Resilience at Human Scale: When the grid fails, an islanded electrocommunity could keep critical services running (streetlights, community centres, medical equipment) at a scale that’s meaningful but manageable.
The UK Context
The UK is surprisingly well-positioned for electrocommunity development:
- Strong cooperative tradition (credit unions, housing coops)
- Relatively dense housing in towns and cities makes shared infrastructure efficient
- Smart meter rollout provides technical foundation
- Community Energy movement already exists with proven models, like Ovesco CIC Ltd here in Lewes.
And now, the policy alignment we’ve been waiting for has arrived. Yesterday, the
government published the Local Power Plan: the biggest public investment in community energy in UK history. Great British Energy is committing up to £1 billion to support over 1,000 local and community energy projects by 2030.
This isn’t just funding. It’s a complete package: grants for early-stage development, construction loans, expert advice and templates, and crucially, policy changes to tackle the regulatory barriers that have held community energy back for years.

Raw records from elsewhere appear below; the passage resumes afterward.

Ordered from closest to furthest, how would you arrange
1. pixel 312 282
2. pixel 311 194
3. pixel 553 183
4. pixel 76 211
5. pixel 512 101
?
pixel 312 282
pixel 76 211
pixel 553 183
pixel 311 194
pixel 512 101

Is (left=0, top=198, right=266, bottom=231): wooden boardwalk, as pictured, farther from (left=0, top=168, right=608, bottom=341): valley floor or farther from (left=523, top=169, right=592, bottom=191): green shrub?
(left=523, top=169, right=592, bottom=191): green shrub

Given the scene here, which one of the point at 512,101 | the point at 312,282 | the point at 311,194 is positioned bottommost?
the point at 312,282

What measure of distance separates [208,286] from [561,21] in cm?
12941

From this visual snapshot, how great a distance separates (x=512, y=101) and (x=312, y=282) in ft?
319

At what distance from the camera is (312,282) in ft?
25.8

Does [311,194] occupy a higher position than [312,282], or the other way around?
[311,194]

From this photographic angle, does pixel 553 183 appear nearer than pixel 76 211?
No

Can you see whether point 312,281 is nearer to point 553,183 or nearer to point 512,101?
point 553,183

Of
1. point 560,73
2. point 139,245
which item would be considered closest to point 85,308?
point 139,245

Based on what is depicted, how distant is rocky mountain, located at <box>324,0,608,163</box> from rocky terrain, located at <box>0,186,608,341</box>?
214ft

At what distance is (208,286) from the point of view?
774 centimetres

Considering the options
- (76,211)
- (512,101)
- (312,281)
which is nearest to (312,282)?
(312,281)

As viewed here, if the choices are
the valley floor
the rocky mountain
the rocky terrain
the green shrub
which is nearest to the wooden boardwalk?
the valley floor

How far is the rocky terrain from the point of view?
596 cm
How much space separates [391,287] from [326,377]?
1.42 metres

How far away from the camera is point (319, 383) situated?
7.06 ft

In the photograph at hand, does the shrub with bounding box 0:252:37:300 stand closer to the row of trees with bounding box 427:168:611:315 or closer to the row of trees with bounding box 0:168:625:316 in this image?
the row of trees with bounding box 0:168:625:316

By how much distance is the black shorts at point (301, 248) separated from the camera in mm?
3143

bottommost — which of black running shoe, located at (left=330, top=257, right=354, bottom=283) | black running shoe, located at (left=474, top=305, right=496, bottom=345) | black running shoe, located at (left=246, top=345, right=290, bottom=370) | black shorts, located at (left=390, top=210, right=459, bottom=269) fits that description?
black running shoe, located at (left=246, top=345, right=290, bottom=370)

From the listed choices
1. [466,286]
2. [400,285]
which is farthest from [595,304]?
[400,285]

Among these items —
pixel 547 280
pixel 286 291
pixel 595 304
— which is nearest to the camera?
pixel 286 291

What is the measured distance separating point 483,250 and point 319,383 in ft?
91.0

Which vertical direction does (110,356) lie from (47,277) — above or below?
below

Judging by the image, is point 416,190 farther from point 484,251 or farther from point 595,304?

They’re working on mandatory shared ownership offers for large renewable projects, simplifying grid connections for community schemes, and making it easier for communities to sell their power locally.
The plan explicitly recognises the electrocommunity layer as critical. They’re backing partnerships between councils and community energy groups, developing “community energy in a box” toolkits, and exploring smart local energy systems that let neighbourhoods share power and access flexibility markets.
What’s particularly encouraging is the bottom-up approach. Westminster isn’t just dictating solutions, it’s enabling communities to shape their own energy futures, with the government creating the conditions for success rather than imposing targets from above.
Building the UK Electrostate
An electrostate isn’t built top-down through government decree alone. It’s constructed by aligning incentives across every layer so that what’s good for the electrohome is good for the electrocommunity is good for the electromunicipality is good for the nation.
China demonstrates one model: centralised target-setting and industrial policy. But the UK is now pursuing a different path: enabling rather than commanding, supporting rather than imposing. The Local Power Plan shows how democracies can build electrostates through market mechanisms, local democracy, cooperative ownership, and community engagement.
The key insight is that energy is too important to remain purely a commodity market. Nations that treat electrical infrastructure as strategic, develop domestic capacity, and organise citizens as participants rather than consumers will have decisive advantages over those that don’t.
The electrostate isn’t coming because of climate activism. It’s coming because it makes economic and strategic sense. The UK has just taken the first serious step toward building one the democratic way: from the bottom up, community by community. Climate benefits are just the upside.